In that same “vein,” to remove the stubborn stain of stigma that clings to mental illness with my stories is enough to be getting on with, as the British would say. And yet, now I write legislators, CEOs, and administrators of hospitals, prison systems, the Justice Department, Department of Agriculture, county health departments, school and library systems, animal shelters, and conglomerates that control the majority of our food supply. They rarely respond.

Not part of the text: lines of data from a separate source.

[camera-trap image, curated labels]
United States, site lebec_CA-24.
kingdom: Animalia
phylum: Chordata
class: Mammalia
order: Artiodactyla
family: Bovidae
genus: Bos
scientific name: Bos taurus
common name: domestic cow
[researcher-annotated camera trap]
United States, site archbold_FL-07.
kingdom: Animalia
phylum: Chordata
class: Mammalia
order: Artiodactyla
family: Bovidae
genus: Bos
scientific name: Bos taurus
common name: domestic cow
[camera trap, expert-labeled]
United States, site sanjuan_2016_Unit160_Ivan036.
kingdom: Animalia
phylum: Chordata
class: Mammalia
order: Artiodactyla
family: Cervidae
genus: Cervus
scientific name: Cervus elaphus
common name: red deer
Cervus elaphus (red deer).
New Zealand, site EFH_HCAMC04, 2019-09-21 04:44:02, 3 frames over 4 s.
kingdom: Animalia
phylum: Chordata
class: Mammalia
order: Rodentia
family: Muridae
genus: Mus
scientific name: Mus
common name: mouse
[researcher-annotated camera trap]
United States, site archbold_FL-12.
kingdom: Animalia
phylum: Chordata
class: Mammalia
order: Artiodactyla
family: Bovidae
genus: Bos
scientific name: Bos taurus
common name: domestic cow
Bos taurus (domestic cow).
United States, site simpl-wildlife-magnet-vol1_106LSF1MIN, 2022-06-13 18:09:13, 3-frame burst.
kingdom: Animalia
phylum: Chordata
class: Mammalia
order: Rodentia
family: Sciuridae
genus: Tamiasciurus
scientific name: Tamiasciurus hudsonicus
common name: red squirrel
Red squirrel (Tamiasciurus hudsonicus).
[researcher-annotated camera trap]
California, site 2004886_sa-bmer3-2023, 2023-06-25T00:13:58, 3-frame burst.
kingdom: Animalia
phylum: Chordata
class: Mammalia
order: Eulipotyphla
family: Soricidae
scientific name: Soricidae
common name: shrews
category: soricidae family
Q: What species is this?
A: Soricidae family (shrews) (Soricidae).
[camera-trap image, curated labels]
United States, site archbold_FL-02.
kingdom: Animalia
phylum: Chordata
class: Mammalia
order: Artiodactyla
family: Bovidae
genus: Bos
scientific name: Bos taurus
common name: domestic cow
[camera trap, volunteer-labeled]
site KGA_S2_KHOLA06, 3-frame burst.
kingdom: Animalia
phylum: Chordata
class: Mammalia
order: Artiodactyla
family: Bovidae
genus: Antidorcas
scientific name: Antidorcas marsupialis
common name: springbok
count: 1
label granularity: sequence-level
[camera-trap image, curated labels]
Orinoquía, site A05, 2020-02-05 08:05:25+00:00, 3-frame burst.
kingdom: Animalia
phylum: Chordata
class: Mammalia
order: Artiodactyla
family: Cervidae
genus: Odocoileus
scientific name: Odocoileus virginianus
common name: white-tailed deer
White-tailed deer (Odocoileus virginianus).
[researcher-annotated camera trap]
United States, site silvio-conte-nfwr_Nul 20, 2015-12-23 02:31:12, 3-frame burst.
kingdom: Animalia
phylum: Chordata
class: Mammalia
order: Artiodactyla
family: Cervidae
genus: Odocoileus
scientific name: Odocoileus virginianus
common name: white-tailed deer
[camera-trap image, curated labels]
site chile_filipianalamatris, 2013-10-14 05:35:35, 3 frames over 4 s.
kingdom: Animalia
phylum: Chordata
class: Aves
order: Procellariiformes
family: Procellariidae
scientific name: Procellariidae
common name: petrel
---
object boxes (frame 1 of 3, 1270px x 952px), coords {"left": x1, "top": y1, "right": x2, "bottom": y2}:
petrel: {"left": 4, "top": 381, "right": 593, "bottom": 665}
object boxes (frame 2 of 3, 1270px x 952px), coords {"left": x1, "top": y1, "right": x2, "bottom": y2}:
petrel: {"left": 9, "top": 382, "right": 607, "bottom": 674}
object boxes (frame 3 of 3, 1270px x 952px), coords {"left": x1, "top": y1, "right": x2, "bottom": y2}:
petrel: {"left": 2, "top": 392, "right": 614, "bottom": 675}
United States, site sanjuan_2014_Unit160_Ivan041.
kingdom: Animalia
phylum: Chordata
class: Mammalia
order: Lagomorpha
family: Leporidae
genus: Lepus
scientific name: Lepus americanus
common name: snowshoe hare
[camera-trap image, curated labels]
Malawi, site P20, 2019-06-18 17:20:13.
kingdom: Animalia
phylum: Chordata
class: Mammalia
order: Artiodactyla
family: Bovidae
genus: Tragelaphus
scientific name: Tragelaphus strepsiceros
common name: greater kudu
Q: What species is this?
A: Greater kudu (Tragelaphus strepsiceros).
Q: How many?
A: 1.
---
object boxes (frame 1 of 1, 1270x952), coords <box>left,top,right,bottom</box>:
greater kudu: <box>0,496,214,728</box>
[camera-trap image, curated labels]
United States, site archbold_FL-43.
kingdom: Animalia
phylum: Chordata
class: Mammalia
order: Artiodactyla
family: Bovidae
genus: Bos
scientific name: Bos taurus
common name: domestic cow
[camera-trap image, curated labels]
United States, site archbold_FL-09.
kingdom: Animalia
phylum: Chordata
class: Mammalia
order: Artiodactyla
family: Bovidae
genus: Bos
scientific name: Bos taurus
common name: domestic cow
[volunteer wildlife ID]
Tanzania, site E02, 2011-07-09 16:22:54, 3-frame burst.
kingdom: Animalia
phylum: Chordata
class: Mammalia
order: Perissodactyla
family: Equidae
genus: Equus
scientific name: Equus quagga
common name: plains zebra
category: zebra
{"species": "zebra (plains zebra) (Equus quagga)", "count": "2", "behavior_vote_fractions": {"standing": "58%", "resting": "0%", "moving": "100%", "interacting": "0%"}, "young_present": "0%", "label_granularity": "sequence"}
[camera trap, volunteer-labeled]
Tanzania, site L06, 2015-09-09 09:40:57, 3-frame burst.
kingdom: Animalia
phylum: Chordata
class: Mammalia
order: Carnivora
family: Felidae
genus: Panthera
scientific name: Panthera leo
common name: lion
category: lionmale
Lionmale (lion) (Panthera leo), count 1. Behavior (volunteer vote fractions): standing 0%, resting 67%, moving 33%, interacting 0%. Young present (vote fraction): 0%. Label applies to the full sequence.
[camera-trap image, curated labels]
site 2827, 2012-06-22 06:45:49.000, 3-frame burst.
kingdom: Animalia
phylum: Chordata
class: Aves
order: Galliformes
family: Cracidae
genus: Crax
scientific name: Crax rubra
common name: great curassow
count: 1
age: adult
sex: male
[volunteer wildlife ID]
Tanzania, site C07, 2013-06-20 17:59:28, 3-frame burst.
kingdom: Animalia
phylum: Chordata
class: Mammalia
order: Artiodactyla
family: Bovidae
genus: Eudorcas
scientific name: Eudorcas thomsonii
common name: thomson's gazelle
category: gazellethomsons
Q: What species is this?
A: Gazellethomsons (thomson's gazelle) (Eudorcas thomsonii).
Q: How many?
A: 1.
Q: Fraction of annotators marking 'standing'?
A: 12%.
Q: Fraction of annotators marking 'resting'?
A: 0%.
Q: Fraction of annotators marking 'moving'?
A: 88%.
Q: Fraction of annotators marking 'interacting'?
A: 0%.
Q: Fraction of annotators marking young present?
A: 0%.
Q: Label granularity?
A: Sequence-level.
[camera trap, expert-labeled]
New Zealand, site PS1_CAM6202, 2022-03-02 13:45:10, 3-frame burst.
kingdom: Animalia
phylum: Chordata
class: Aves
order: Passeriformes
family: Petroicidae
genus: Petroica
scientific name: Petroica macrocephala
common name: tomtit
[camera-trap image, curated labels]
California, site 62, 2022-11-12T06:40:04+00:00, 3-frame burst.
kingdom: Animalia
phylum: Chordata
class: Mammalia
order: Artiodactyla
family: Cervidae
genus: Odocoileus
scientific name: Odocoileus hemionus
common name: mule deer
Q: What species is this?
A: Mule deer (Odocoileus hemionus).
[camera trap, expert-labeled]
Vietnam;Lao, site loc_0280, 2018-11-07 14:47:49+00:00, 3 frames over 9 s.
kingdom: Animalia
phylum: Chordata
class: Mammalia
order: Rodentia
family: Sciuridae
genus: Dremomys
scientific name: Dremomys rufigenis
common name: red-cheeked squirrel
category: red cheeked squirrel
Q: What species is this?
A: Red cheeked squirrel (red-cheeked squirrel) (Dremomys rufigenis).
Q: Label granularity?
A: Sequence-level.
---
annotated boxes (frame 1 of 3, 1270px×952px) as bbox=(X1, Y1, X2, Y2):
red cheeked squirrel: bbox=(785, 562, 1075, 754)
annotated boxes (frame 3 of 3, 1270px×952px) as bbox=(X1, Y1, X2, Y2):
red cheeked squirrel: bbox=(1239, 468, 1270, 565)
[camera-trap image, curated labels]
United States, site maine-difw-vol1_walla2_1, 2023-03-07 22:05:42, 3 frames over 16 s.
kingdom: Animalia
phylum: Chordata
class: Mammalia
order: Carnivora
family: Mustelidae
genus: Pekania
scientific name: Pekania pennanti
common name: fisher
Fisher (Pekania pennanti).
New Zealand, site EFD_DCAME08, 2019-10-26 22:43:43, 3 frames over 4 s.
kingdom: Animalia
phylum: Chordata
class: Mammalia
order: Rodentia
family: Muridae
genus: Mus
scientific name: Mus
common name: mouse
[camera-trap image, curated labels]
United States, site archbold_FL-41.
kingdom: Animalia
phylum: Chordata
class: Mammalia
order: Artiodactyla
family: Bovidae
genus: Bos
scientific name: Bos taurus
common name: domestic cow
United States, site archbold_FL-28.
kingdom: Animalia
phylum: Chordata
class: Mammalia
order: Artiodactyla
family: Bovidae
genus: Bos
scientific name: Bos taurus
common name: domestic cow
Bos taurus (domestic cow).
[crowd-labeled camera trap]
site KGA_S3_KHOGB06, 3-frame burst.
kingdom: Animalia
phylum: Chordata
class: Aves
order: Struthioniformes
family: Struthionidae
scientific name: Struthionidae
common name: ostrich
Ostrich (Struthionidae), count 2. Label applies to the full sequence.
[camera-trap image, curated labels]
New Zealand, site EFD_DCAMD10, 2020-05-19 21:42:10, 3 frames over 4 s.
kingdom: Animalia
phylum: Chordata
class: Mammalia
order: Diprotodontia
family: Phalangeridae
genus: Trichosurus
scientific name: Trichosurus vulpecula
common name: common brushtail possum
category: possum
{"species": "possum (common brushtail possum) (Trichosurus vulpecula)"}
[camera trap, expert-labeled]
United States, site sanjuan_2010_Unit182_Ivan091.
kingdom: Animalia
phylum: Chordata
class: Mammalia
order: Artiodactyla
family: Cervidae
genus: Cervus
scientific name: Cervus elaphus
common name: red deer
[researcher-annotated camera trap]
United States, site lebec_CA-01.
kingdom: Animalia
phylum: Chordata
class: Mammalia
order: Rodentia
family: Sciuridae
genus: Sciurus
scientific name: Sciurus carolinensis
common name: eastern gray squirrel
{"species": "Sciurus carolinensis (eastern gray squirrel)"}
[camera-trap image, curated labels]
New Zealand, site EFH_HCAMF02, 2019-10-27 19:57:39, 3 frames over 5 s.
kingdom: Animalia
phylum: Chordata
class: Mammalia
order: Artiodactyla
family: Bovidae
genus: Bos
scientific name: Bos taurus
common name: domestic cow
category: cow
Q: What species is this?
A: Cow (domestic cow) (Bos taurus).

As frustrating as the lack of acknowledgment is, growing passion and determination override any impulse to quit. My imminent move to our nation’s capital only intensifies this intention to be, as I told a favorite English professor, a peaceful rabble rouser. If my Rhetorical Argumentation professor could see me now. I was a hot mess during that class (whew, was I ever), clinging to weak pathos-dripping debates.
And now? I’m a healthier, stronger, passionate, increasingly ethos- and logos-driven hot mess. Hotter, because I’m addicted to the “4 Yoga Poses to Feel Sexier” practice I posted here last week. It works. Too well. I don’t think I can feel any sexier. Why do I do this to myself?
I must be mad.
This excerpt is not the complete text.